For what it's worth, the prefixes you use as examples do arise from a convention with an actual spec:
https://www.conventionalcommits.org/en/v1.0.0/
Just because someone put up a fancy website and named it "conventional" doesn't mean it's a convention or that it's a good idea.
The main reason this exists is because Angular was doing it to generate their changelogs from it. Which makes sense, but outside of that context it doesn't feel fully baked.
I usually see junior devs make such commits, but at the same time they leave the actual commit message body completely empty and don't even include a reference to the ticket they're working on.
i’ve had little luck getting ai systems to correctly set up networking for a set of vms. they tend to go round and round with ip tables commands that don’t ultimately solve the problem. is config fundamentally harder than writing code ?
Did you give them a way to check the networking rules?
If not, the model is just shooting in the dark and guessing.

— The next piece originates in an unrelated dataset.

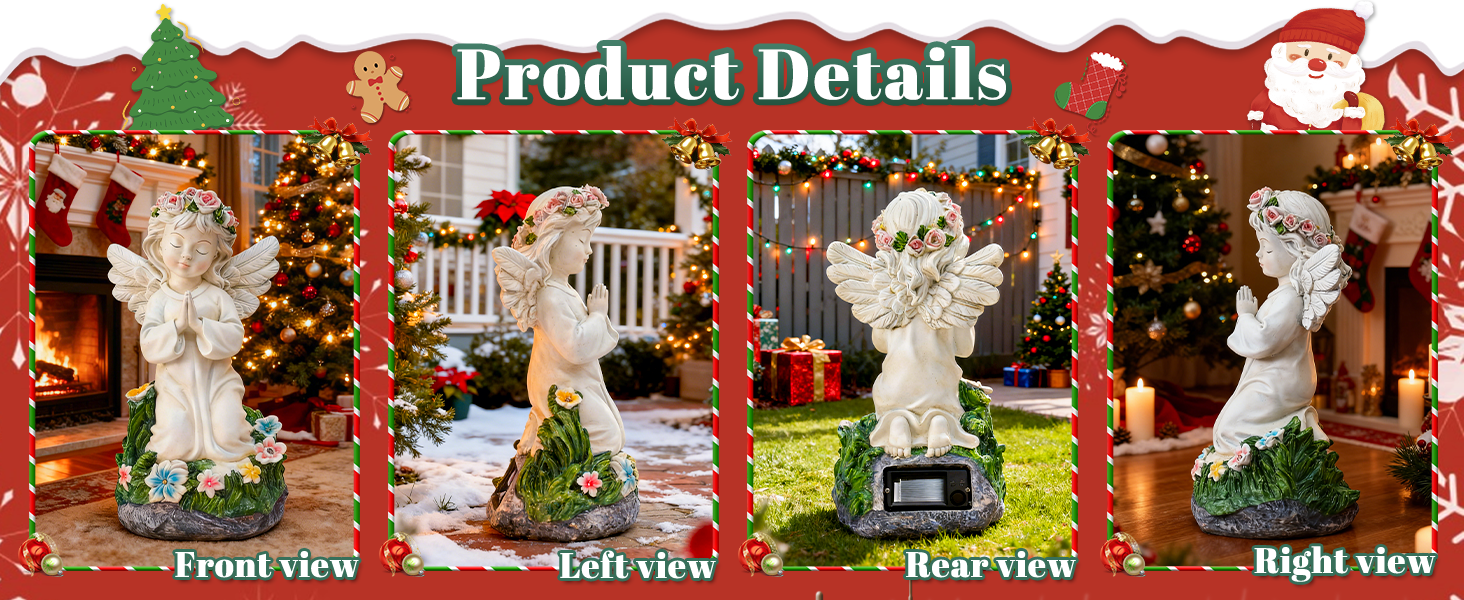 Large manufacture image 2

i give feedback by copy-pasting output. hence the round and round. maybe if i had a sandbox that the model could run on autonomously it might ho better/faster.
Gemini is comically bad, like so bad you wonder if the product managers even know what it is supposed to sound/look like when working with an LLM.
What the heck is going on in Google-land?
How much tokens does it eat up? Does the context stay concise? Who owns these "serializations" that's uploaded to google all the time?